• [DATA RECORDS]:
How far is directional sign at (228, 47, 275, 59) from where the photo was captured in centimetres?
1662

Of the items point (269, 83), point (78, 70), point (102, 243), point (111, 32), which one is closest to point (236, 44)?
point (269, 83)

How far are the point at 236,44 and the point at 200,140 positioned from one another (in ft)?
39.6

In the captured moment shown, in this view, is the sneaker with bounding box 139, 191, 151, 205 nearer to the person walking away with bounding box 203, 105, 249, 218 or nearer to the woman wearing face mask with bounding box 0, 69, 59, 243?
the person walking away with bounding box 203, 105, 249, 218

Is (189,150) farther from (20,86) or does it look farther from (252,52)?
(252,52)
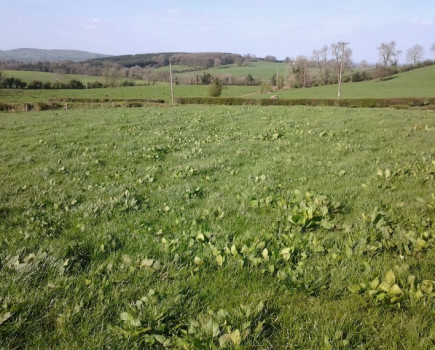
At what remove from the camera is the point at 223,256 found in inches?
148

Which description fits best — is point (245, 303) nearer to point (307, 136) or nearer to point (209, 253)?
point (209, 253)

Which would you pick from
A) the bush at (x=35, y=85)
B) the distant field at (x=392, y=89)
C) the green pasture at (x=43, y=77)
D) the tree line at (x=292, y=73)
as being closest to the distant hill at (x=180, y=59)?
the tree line at (x=292, y=73)

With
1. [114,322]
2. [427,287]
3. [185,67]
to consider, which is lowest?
[114,322]

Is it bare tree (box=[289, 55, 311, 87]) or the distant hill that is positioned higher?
the distant hill

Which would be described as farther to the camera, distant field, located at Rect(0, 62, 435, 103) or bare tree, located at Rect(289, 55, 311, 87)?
bare tree, located at Rect(289, 55, 311, 87)

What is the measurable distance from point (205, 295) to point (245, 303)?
1.47ft

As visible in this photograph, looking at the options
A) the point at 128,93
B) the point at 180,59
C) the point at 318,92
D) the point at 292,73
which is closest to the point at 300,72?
the point at 292,73

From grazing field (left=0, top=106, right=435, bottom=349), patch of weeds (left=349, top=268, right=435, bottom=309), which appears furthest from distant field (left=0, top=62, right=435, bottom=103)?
patch of weeds (left=349, top=268, right=435, bottom=309)

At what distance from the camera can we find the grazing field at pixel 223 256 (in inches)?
104

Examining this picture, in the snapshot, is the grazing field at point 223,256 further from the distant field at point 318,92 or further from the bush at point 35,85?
the bush at point 35,85

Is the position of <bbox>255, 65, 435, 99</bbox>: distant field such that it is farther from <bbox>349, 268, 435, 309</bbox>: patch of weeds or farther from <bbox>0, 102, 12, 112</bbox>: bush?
<bbox>349, 268, 435, 309</bbox>: patch of weeds

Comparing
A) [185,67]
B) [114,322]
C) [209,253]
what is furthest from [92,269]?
[185,67]

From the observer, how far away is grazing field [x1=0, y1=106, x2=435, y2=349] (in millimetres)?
2652

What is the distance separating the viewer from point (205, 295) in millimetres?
3168
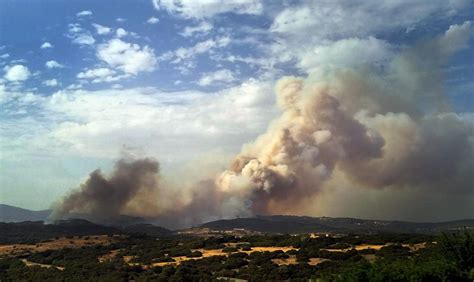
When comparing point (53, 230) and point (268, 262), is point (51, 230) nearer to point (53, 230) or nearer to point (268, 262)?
point (53, 230)

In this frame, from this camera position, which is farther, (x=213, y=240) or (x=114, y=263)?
Result: (x=213, y=240)

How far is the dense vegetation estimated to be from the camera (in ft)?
118

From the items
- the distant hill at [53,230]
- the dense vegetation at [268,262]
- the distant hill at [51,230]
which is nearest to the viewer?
the dense vegetation at [268,262]

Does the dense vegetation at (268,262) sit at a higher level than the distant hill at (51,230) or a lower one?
lower

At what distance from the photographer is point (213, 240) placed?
76.2 meters

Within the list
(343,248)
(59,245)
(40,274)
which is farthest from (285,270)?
(59,245)

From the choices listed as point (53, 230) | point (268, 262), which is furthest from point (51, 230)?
A: point (268, 262)

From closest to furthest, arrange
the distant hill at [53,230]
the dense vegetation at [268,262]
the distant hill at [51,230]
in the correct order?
the dense vegetation at [268,262] → the distant hill at [53,230] → the distant hill at [51,230]

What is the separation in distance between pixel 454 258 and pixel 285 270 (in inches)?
588

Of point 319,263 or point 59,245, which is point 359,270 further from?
point 59,245

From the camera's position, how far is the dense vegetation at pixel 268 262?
35969 mm

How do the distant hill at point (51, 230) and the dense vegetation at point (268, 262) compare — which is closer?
the dense vegetation at point (268, 262)

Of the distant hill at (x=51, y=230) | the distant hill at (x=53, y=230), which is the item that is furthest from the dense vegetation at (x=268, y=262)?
the distant hill at (x=51, y=230)

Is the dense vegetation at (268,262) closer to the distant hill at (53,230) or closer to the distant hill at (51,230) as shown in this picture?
the distant hill at (53,230)
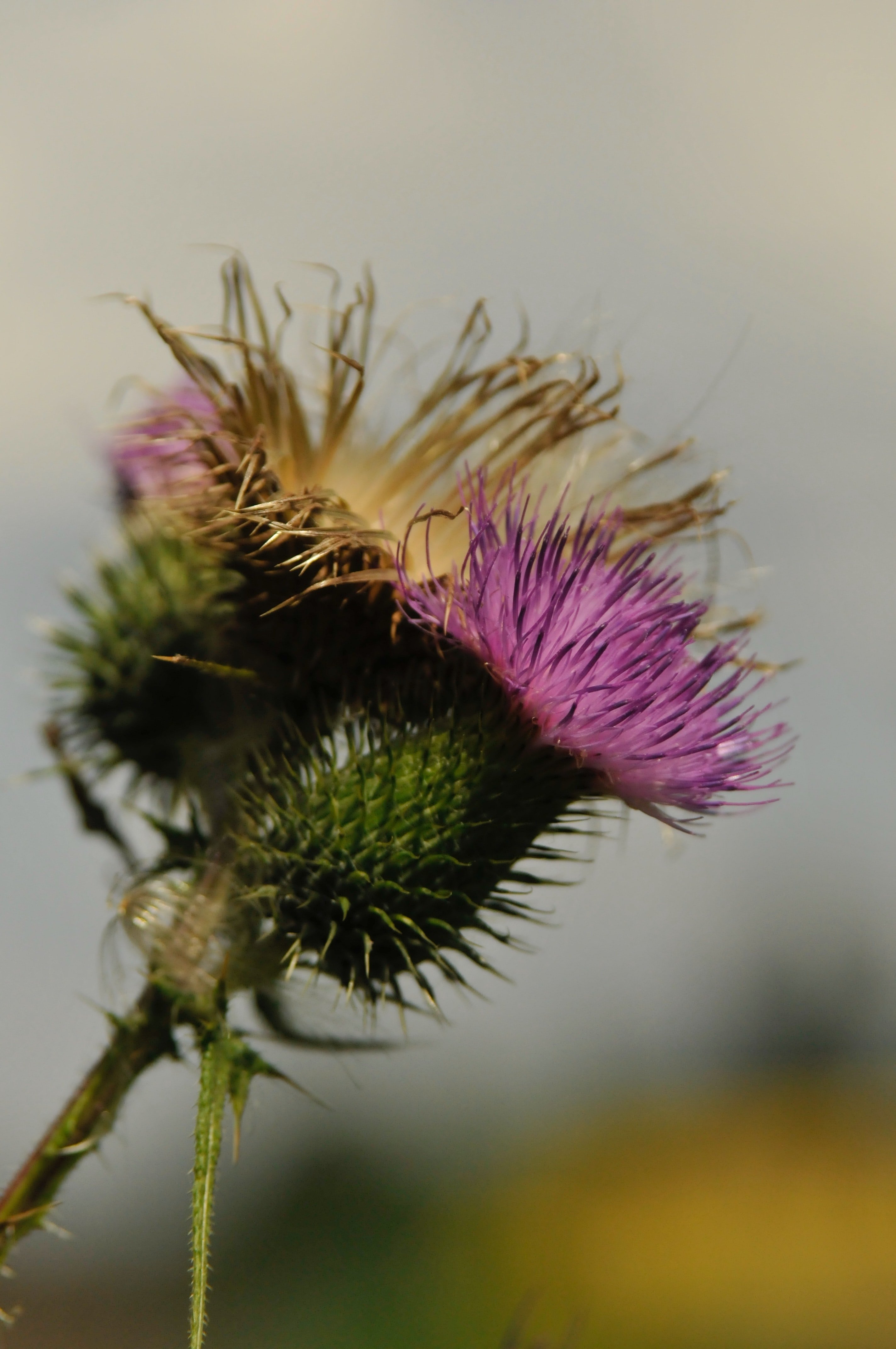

• [SHORT PROBLEM]: Reproduce word for word the stretch from the line containing "Of the distant" through the end of the records. Leave the pictures out of your answer.

• [THE SOLUTION]:
Of the distant hill at (x=51, y=230) | the distant hill at (x=53, y=230), which is the item that is furthest from the dense vegetation at (x=268, y=262)?
the distant hill at (x=51, y=230)

Is the dense vegetation at (268,262) closer to the distant hill at (53,230) or closer to the distant hill at (51,230) as shown in this picture?
the distant hill at (53,230)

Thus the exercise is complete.